[Text for analysis]
Post by Dianne » Tue Jun 07, 2005 3:05 pm

Hi Debbie,

I'm so sorry to hear that your dog is not feeling well. It would be interesting to know that the vet saw in the xrays. Did he give a name to the problem?

I can understand if you are unable to have an MRI on your pet. My vet told me it would be about $1,200, and we were unable to afford it. Surgery for a back injury is usually done within the first 24 hours, (but can sometimes be done later) inorder to have the best prognosis, and costs even more. Surgery alone does not guarantee a walking outcome.

My dog is paralyzed and unable to walk since February due to invertebrate disc disease (IVDD).Dogs can continue to lead a very happy life, despite paralysis. It might sound hard to believe but my dog really doesn't know that he is paralyzed.

The fact that your pet is not incontinent (can still poop and pee on his own) and can wag his tail may mean his injury is not as severe.

When you pinch the pads between his toes, does he indicate that he can feel it? When you scratch his back above his tail, does he know that you are touching him?

Until you know a more accurate diagnosis of his problem, I would kennel/crate rest him where he cannot drag himself around the house and possibly further injure himself. Try to overlook some of the whining and provide him with toys, or a bone.

[Task prompt] Rewrite the forum post from "My dog is paralyzed" to "toys, or a bone.", swapping "whining" for "whimpering".

[Material provided]
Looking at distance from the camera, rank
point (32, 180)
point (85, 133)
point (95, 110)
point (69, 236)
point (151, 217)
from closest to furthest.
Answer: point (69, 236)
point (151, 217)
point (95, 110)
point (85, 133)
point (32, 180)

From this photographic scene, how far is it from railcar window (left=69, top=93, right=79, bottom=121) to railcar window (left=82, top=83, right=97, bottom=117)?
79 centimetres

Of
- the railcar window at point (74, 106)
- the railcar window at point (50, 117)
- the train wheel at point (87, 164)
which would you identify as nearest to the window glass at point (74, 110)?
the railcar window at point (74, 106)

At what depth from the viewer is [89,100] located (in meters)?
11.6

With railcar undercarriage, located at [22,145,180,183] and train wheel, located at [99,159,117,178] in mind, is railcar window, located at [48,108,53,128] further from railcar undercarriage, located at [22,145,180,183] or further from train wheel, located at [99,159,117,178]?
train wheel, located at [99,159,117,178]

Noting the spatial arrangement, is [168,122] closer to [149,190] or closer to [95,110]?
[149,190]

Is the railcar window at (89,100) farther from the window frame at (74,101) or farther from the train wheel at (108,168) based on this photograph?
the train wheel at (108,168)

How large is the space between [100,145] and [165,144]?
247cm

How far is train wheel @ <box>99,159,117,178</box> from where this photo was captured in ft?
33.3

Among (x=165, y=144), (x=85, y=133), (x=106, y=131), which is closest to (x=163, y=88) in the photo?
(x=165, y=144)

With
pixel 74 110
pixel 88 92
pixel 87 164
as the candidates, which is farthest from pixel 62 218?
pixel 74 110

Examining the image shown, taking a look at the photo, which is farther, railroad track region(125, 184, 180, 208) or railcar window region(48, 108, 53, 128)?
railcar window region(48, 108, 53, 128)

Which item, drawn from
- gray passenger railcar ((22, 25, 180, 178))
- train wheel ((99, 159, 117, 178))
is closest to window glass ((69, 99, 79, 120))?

==

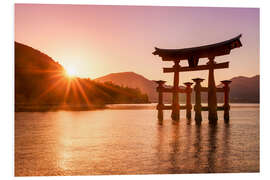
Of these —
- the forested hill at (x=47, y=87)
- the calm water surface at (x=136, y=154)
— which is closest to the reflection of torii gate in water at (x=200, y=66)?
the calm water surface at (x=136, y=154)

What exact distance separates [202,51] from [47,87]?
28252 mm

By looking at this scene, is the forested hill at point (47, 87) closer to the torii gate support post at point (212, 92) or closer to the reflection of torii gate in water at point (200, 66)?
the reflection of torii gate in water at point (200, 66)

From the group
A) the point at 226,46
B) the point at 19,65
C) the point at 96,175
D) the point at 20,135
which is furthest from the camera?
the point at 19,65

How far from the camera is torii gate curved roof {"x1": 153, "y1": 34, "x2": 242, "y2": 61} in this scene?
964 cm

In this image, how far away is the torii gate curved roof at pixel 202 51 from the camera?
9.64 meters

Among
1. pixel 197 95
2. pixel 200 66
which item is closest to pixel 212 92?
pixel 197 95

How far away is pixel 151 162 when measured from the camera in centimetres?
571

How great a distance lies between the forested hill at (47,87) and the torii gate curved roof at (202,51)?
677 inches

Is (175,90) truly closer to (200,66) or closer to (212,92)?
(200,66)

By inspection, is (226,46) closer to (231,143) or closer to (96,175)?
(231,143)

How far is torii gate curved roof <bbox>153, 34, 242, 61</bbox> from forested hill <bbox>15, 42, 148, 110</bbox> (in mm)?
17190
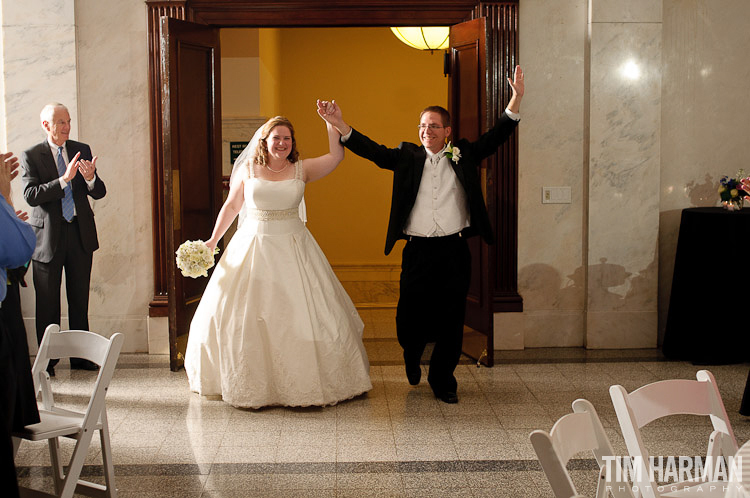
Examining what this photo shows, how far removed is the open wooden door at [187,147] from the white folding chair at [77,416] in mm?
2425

[Task solution]
My dog is paralyzed and unable to walk since February due to invertebrate disc disease (IVDD).Dogs can continue to lead a very happy life, despite paralysis. It might sound hard to believe but my dog really doesn't know that he is paralyzed.

The fact that your pet is not incontinent (can still poop and pee on his own) and can wag his tail may mean his injury is not as severe.

When you pinch the pads between his toes, does he indicate that he can feel it? When you scratch his back above his tail, does he know that you are touching him?

Until you know a more accurate diagnosis of his problem, I would kennel/crate rest him where he cannot drag himself around the house and possibly further injure himself. Try to overlook some of the whimpering and provide him with toys, or a bone.